■ **YOUR TASKS**:
A. In the excerpt about the church visit, what does the building next to the church house?
B. Reproduce the stretch of the excerpt about the church visit from "We get closer" through "of the 1600s.".

[Start of EXCERPT PROVIDED]

Even before we get to the church, there are Christian shrines.
Naturally on the altars we see flower malas given as offerings to god, just like you would at any Hindu temple.
We get closer to the church.
The twin Gothic spires are magnificent. The history of the church says that these are about 400 years old, built around the end of the 1600s.
Next to the church is this building.
It houses the priests and the church offices.
Before we enter the church, we stop at the official ‘offerings’ store. We will buy a few candles to light. When I offer the candles later I notice that there is a big bin next to the candles filled with partially burned candles. I guess so many are offered that the priests must have to snuff them out and remove them to make room for new ones.
Below are our taxi driver, Valen, and his new wife, Sathya. We suggested he bring her with him. They never had a honeymoon and live with his mother and family, so have never had any time alone since they were married. We pay their hotel bill and for meals for them.
This sign is at the entrance of the church.
Looking into the church.
I copied the next four photos from the Internet. (http://www.vailankannishrine.org/ Photo gallery) They show the main altar.
Here is the famous figure of Mother Mary and Baby Jesus, as she is said to have appeared in the early miracles.
This picture of Jesus tops the altar.
Below, one of the main spires over one of the altars. Note the fenced walkway. It is where petitioners will come out of the church carrying their offerings and give them to a priest to be offered to Mother Mary. If you have healing that needs to be done, this is where you will give the wax organ model to the priest, so that he may ask for healing from God.
Just outside the fenced walkway is a rack, where many orange-stringed bags hang. These are ‘wish bags,’ just like you will see at Hindu temples. Women will buy a bag, and make a wish (often for a baby, but here probably for healing) and tie it to the rack. If the wish is granted, you are supposed to take a bag off the rack. In a Hindu temple, these are often tied to a temple tree.

[End of EXCERPT PROVIDED]
[Start of DATASET]

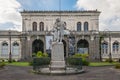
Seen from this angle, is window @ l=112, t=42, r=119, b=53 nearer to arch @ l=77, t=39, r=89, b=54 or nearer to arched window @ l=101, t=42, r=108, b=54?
arched window @ l=101, t=42, r=108, b=54

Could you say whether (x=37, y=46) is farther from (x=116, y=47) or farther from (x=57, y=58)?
(x=57, y=58)

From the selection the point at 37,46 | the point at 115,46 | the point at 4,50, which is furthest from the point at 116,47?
the point at 4,50

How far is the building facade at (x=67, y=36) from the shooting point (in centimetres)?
6688

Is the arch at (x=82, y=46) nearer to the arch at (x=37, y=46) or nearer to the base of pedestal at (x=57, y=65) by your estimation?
the arch at (x=37, y=46)

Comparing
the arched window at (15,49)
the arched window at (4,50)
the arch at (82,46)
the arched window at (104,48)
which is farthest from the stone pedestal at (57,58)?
the arched window at (4,50)

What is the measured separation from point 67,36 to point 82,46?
489 cm

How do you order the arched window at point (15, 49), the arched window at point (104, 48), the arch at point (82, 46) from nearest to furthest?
the arch at point (82, 46), the arched window at point (104, 48), the arched window at point (15, 49)

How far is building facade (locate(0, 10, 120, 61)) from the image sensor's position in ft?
219

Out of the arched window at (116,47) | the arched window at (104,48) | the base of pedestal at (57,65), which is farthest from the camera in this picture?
the arched window at (116,47)

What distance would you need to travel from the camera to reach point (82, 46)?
69.4 m

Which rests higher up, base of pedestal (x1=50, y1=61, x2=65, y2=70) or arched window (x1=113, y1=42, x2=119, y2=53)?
arched window (x1=113, y1=42, x2=119, y2=53)

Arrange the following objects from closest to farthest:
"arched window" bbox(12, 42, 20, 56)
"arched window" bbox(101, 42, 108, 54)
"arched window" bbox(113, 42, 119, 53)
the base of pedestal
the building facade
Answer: the base of pedestal → the building facade → "arched window" bbox(101, 42, 108, 54) → "arched window" bbox(113, 42, 119, 53) → "arched window" bbox(12, 42, 20, 56)

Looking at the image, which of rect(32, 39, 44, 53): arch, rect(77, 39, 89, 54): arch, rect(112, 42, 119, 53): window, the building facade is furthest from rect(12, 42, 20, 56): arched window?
rect(112, 42, 119, 53): window

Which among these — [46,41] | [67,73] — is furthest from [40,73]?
[46,41]
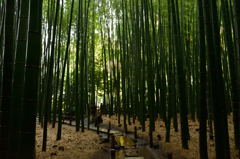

[End of DATASET]

■ **WORKED SOLUTIONS**:
A. It houses the priests and the church offices.

B.
We get closer to the church.
The twin Gothic spires are magnificent. The history of the church says that these are about 400 years old, built around the end of the 1600s.